Apurement mais grande variété : considérons l'originalité des instruments, la flûte de Pan, le
Glockenspiel, l'importance des trombones qui martèlent un message dès l'ouverture. Pourtant, au fur et à
mesure que progresse l'opéra, l'orchestre se fait de plus en plus réduit. Trompettes et tambours, si présents
d'abord, s'absentent de plus en plus. Au triomphant pseudo-héroïsme des trois Dames se substituent la
précision, la nuance du ton, la couleur du récit musical. Ainsi, la clarinette que Mozart aimait tant grâce à
son ami (et bouc émissaire) Anton Stadler pour qui il avait composé un éblouissant quintette et, tout
récemment en 1791, le Concerto pour clarinette et orchestre si décanté et si aérien, cette clarinette se fait
discrète dans l'opéra. Certes, elle est bien présente dans l'ouverture, le final de l'acte I, celui de l'acte II,
elle accompagne le duo entre Pamina et Papageno, autrement dit, active aux moments clefs de l'action
dramatique, comme si elle était là pour dispenser un baume guérisseur et apaisant, pourtant, alors qu'on
progresse vers le dénouement, elle se fait plus discrète, puis disparaît. Plus avance la vérité, moins a-t-on
besoin de sa caresse veloutée.
Texte et musique
Pour Mozart, la supériorté de la musique est le principe unificateur de l'opéra. Au delà de cette
affirmation de principe, cependant, il dote cette dernière des moyens de jouer pleinement ce rôle, et là se
situe la nouveauté. La musique se trouve élevée à un rang jusqu'alors réservé à la poésie ; être le principal
ressort et acteur du drame. Il s'emploie à développer son pouvoir propre en introduisant l'action, et non
l'imitation, au cœur de la structure musicale. Le vecteur dramatique fondamental n'est pas le mot, le
discours, la parole, mais la construction musicale qui organise une relation dynamique des sons, des
rythmes, et timbres, des thèmes et des harmonies.

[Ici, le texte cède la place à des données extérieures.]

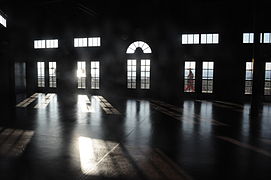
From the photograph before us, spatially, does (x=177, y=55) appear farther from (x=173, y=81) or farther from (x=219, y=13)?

L'unité générale n'est donc pas celle des éléments qui fusionnent, mais celle d'un équilibre subtil des
constituants du genre lyrique. Mozart tire de deux éléments principaux les moyens de conférer à la
musique le rôle premier du dynamisme et du dramatique. Il élève la musique au rang de style, en
approfondissant les principes d'organisation du discours qu'elle permet jusqu'à en faire une manière
d'écriture, une architectonique, porteuse, à elle seule, d'un pouvoir, quel qu'il soit, dramatique,
philosophique ou métaphysique.
Certes, La Flûte enchantée est une œuvre maçonnique de bout en bout. Cependant, elle offre sa
générosité à qui sait l'accueillir en bonne volonté. En définitive, c'est une œuvre de purification qui
véhicule un message universel, par son action, par son texte et surtout par sa musique, baroque, comique,
tendre, déchirée, tragique, solennelle, mesurée. Elle finit par apaiser et rendre intelligemment heureux.
Après elle, on ne peut que souscrire à la recommandation des trois Garçons : Schweige still (« Tiens-toi
tranquille »).
C'est ce que nous faisons.
Mozart, rappelons-le, est mort le 5 décembre 1791.